Les écueils d’un élargissement des droits fondamentaux au bénéfice des personnes ne sont pas loin. En 2010, dans l'affaire Citizens United v. Federal Election, la Cour suprême américaine a jugé que les limites imposées aux dépenses indépendantes des entreprises équivalaient à une limitation de leur liberté d'expression. Ces restrictions constituaient donc une violation du premier amendement de la Constitution américaine. En considérant que les dépenses de campagne étaient un type de « discours », l’arrêt a permis aux entreprises de dépenser des sommes illimitées pour les élections, élargissant ainsi l'influence politique déjà considérable des donateurs ultra-riches, des entreprises et des groupes d'intérêts particuliers. 

Puisque le législateur a commencé à le faire, nous ne pouvons que l’encourager à élaborer un cadre juridique dédié aux personnes morales. Seront ainsi pensées des lois cohérentes, justes, sans qu’il soit besoin de détourner l’esprit des droits de l’Homme. Encore faudra-t-il, au surplus, s’abstenir d’éplucher les textes fondamentaux à chaque contrariété de la personne morale, complexée par son manque d’humanité.



Sources :

1 -  CJUE 7 décembre 1970, Internationale Handelsgesellschaft, n°11/70 ; 14 mai 1974, Nold, n°4/73. 

 2 - Xavier Dupré de Boulois, « Les droits fondamentaux des personnes morales – 1 ère partie : pourquoi ? », RDLF 2011, chron. N°15.

3 - Cass. AP, 12 juillet 2000, 99-19.004 ; Cour EDH 22 mai 1990, Autronic AG c. Suisse. 

4- Com. EDH, 5 mai 1979, Church of Scientology c. Suède. 

5- Cour EDH, 16 avril 2002, Soc. Colas c. France ; CE Sect., 6 novembre 2009, n°304300, Cass. Com., 12 octobre 2010, Soc. Alternance, n°09-70740. 

6- Garcia Kiteri. « Les droits fondamentaux des personnes morales. Institut Universitaire Varenne. Droits fondamentaux, ordre public et libertés économiques », L.G.D.J 2013, 9782916606767. Ffhal-0108

7- Xavier Dupré de Boulois, « Les droits fondamentaux des personnes morales – Partie II : Comment ? », RDLF 2011, chron. n°15 et 17 et RDLF 2012 chron. n°01. 

8- Cour d’appel d’Aix-en-Provence, 10 mai 2001, n° 00/19621. 

9- Cass. Civ. 1ère, 17 mars 2016, 15-14.072 ; Civ. 1re, 16 mai 2018, n°17-11.210. 
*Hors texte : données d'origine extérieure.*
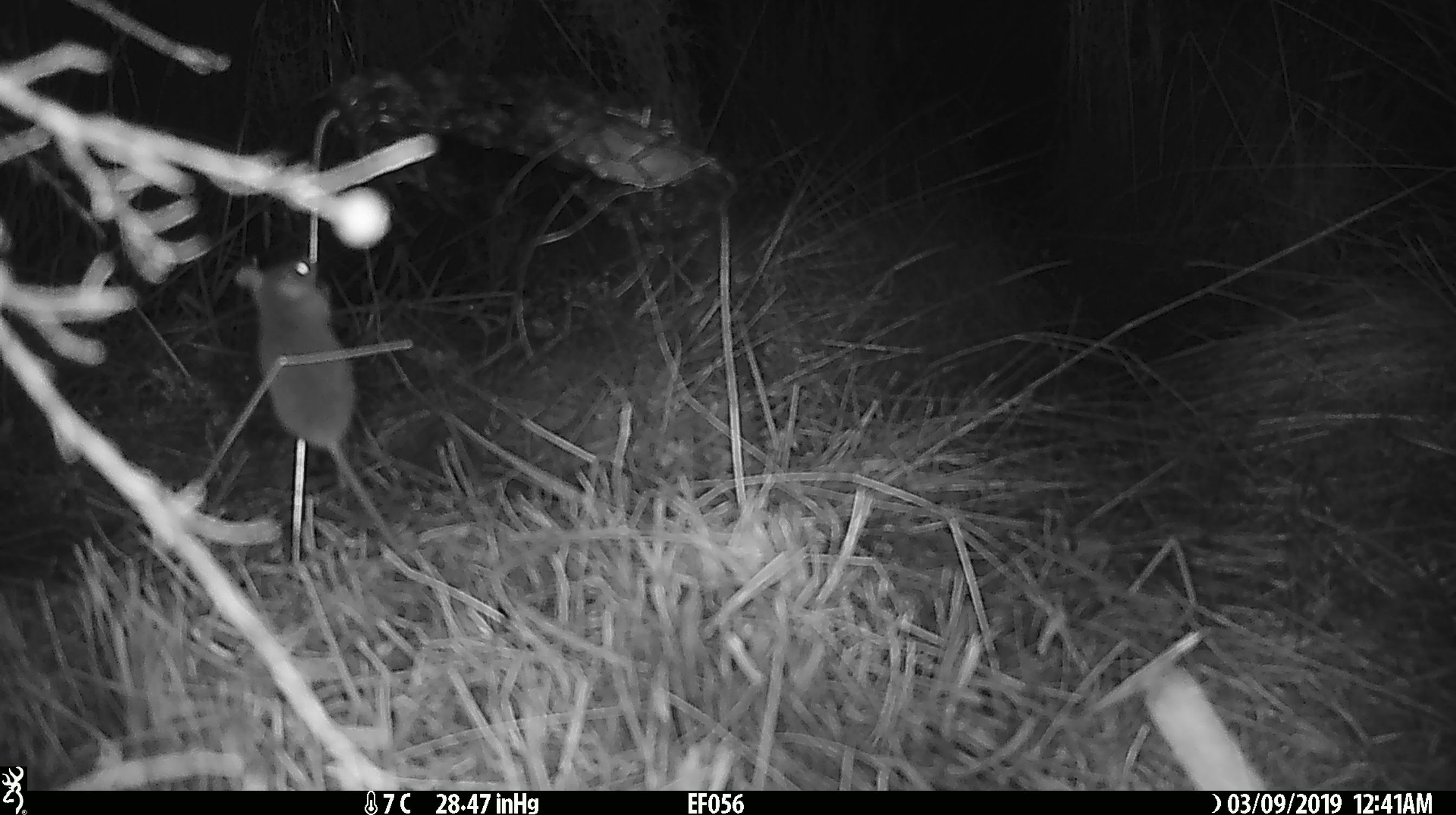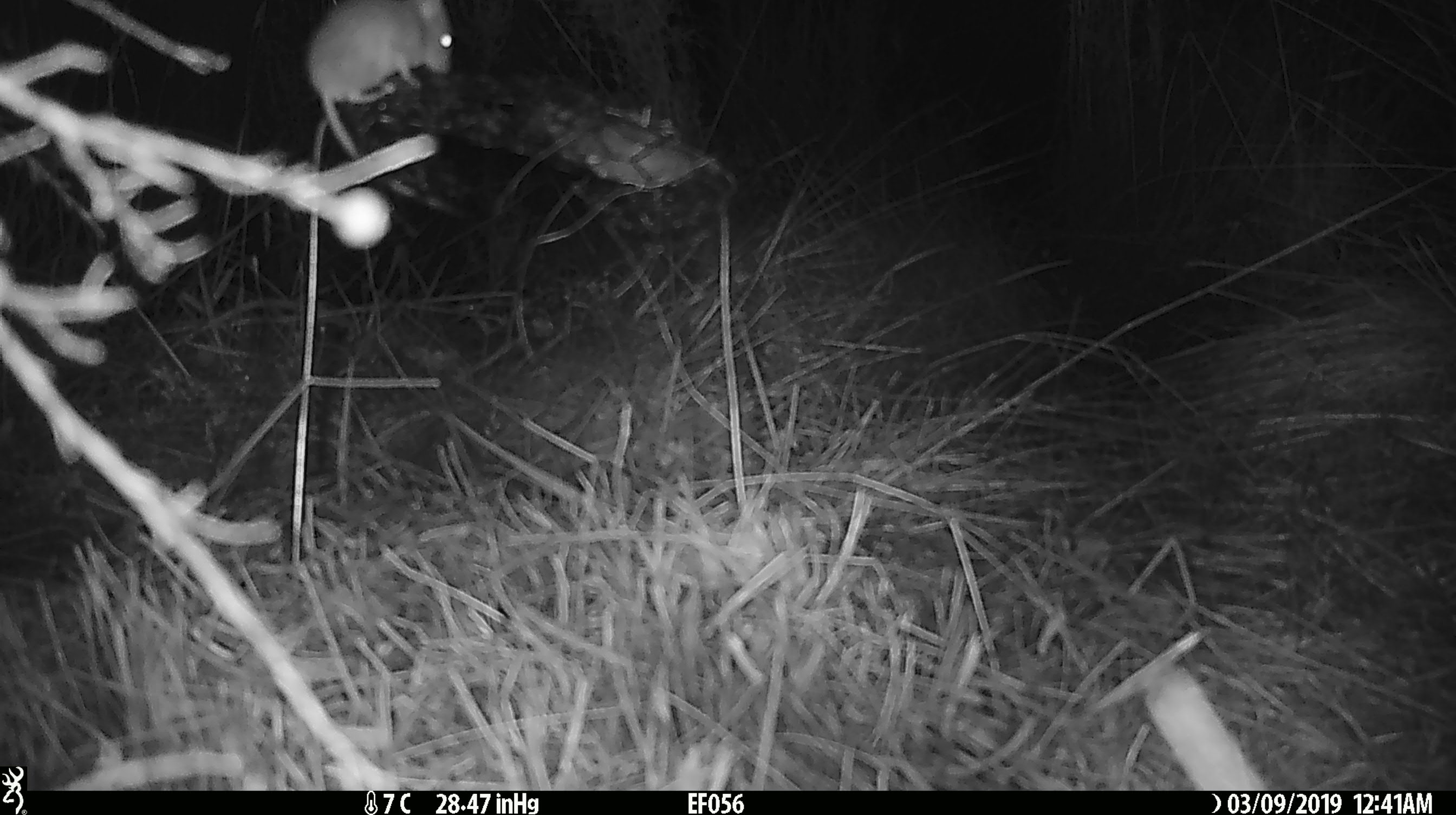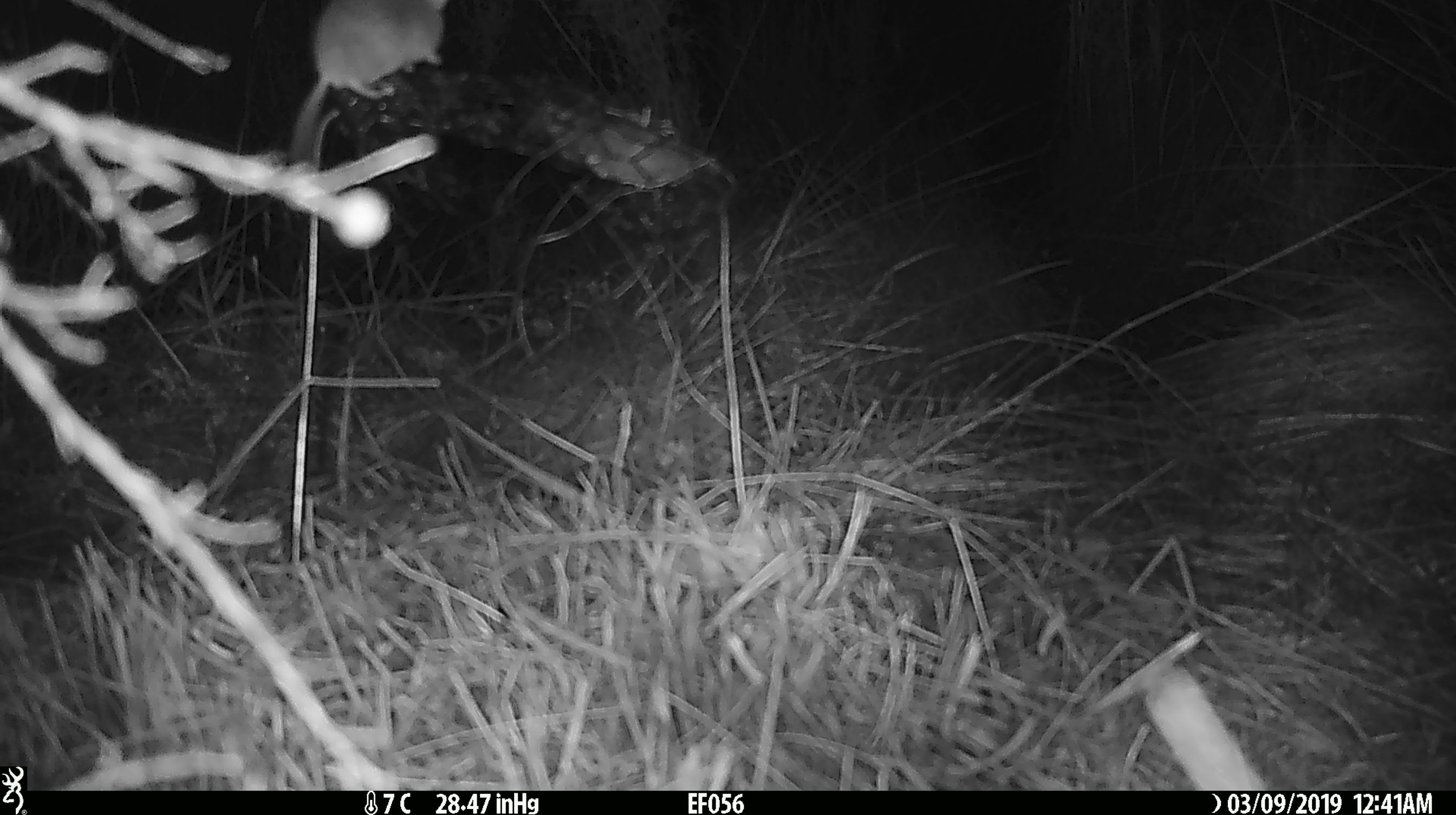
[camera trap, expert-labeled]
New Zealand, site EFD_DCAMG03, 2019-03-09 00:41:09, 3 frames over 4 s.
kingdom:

10- L. n°2018-670 du 30 juillet 2018 relative à la protection du secret des affaires [JO 31 juillet], transposant la directive Dir. [UE] n°2016/943 du PE et du Cons., 8 juin 2016.

11- Cass. Crim. 22 juin 1999, n°98-80.593. 
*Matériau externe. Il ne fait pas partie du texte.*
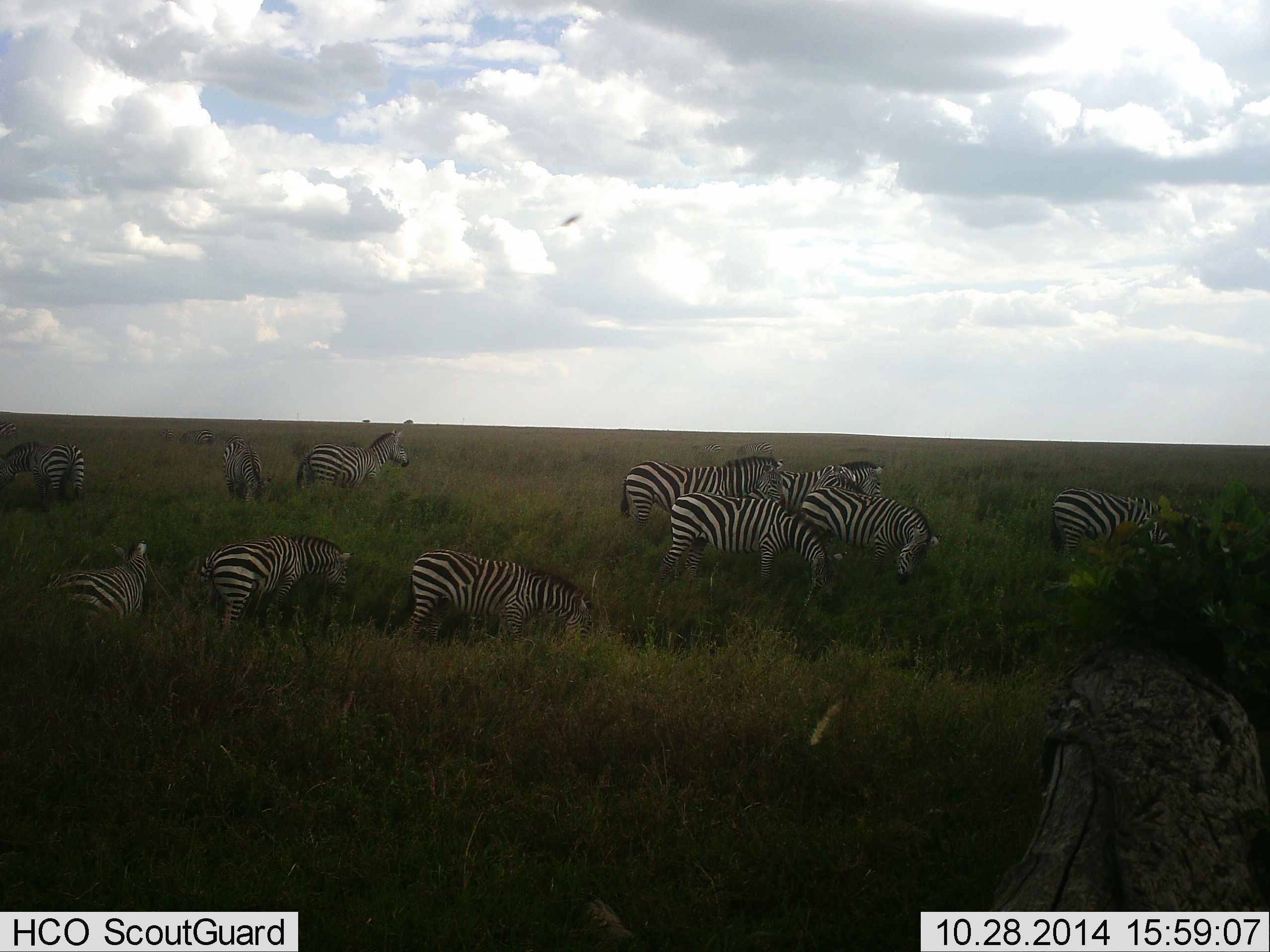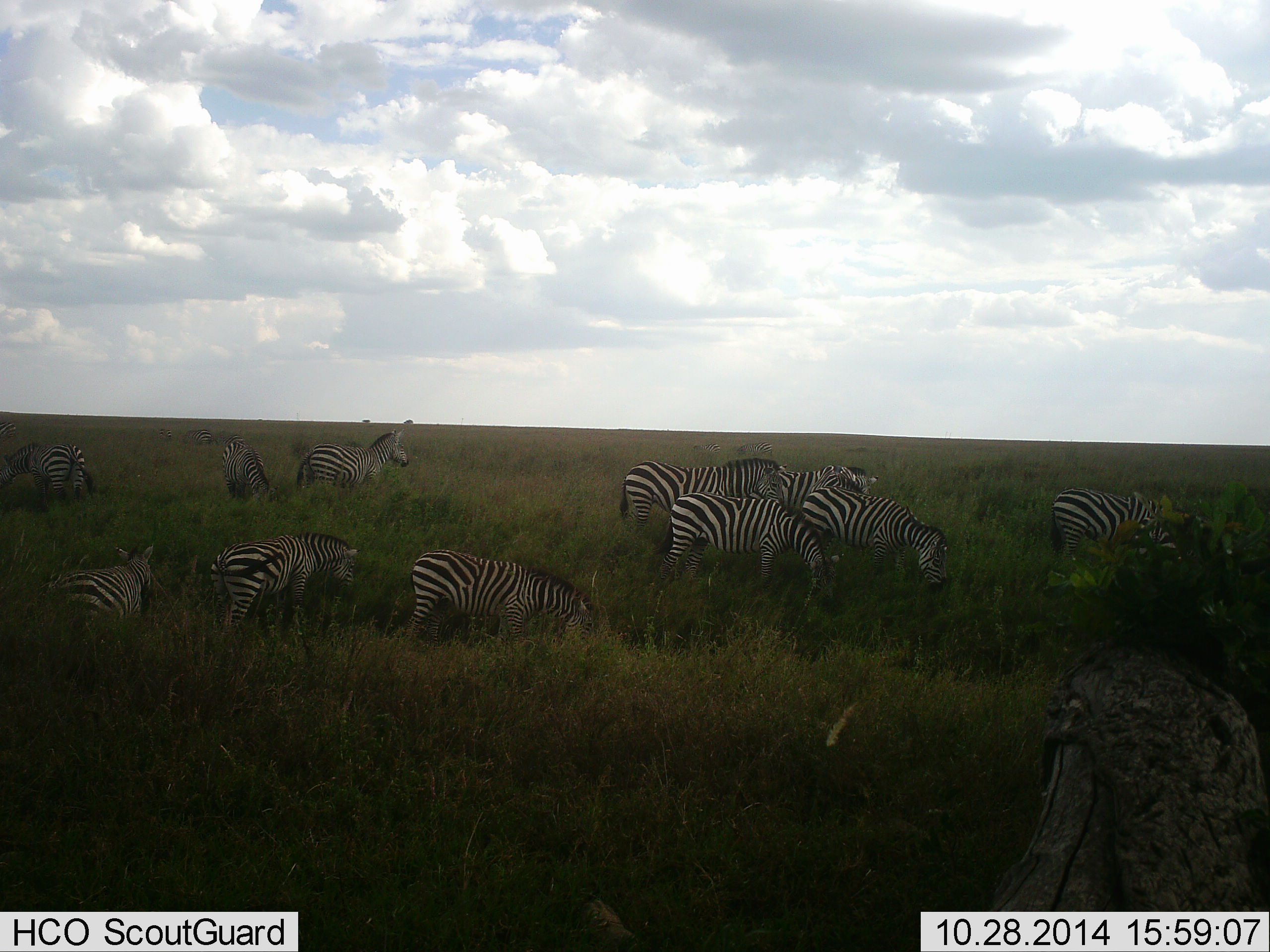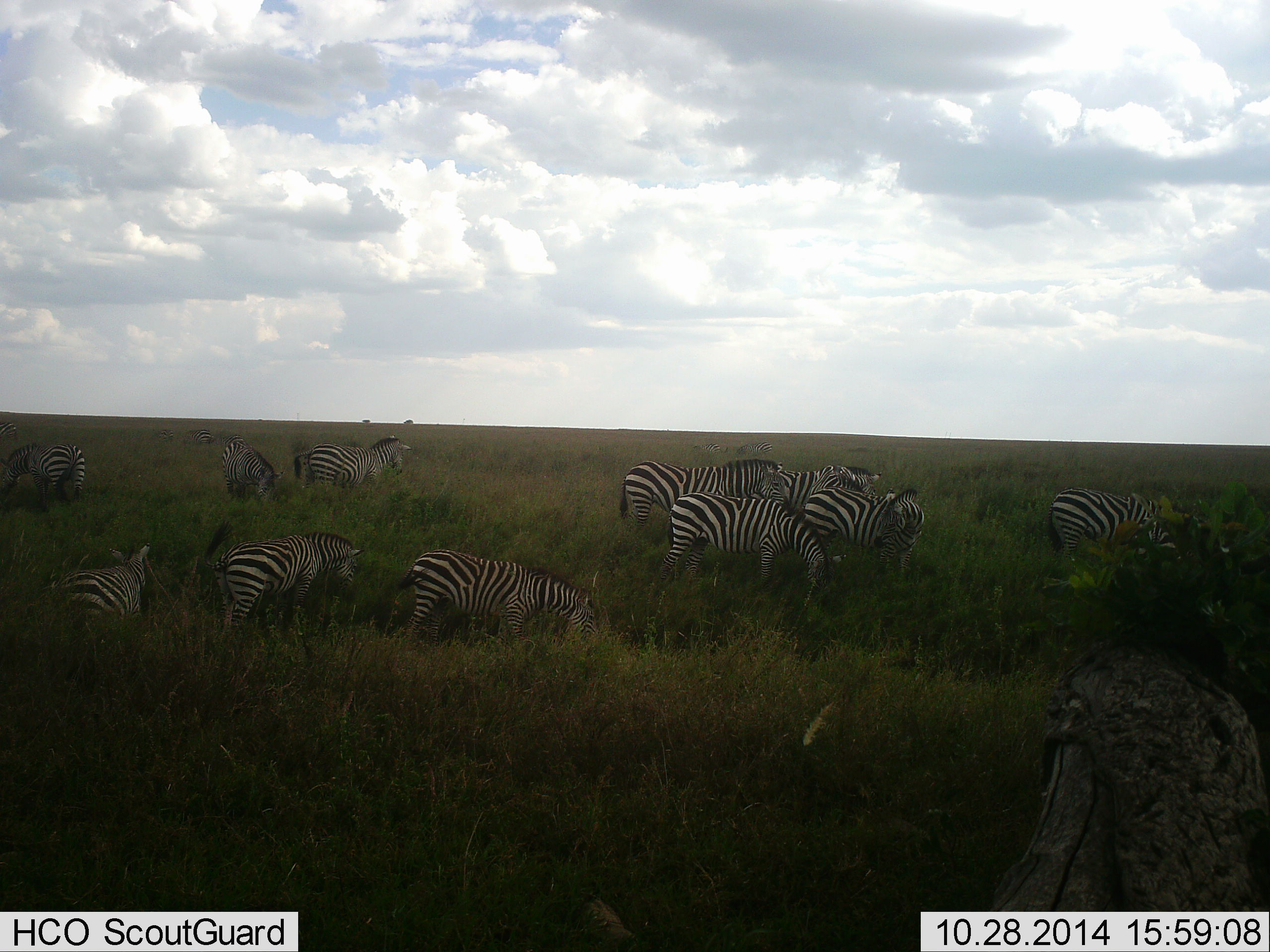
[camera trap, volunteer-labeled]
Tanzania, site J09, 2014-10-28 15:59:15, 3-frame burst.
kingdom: Animalia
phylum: Chordata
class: Mammalia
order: Perissodactyla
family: Equidae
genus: Equus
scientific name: Equus quagga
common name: plains zebra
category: zebra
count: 11-50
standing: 50%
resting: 8%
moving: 17%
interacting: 8%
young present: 0%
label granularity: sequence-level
12- Grégoire Loiseau, Des droits humains pour personnes non humaines, D. 2011, p. 2558.

13- Sébastien Cacioppo, « De l’extension du domaine de l’anthropomorphisme : le Conseil d’État accorde aux personnes morales le bénéfice du droit à la vie privée », Revue Juridique Personnes et Famille, Nº 2, 1er février 2023. 

14- Grégoire Loiseau, Des droits humains pour personnes non humaines, D. 2011, p. 2558.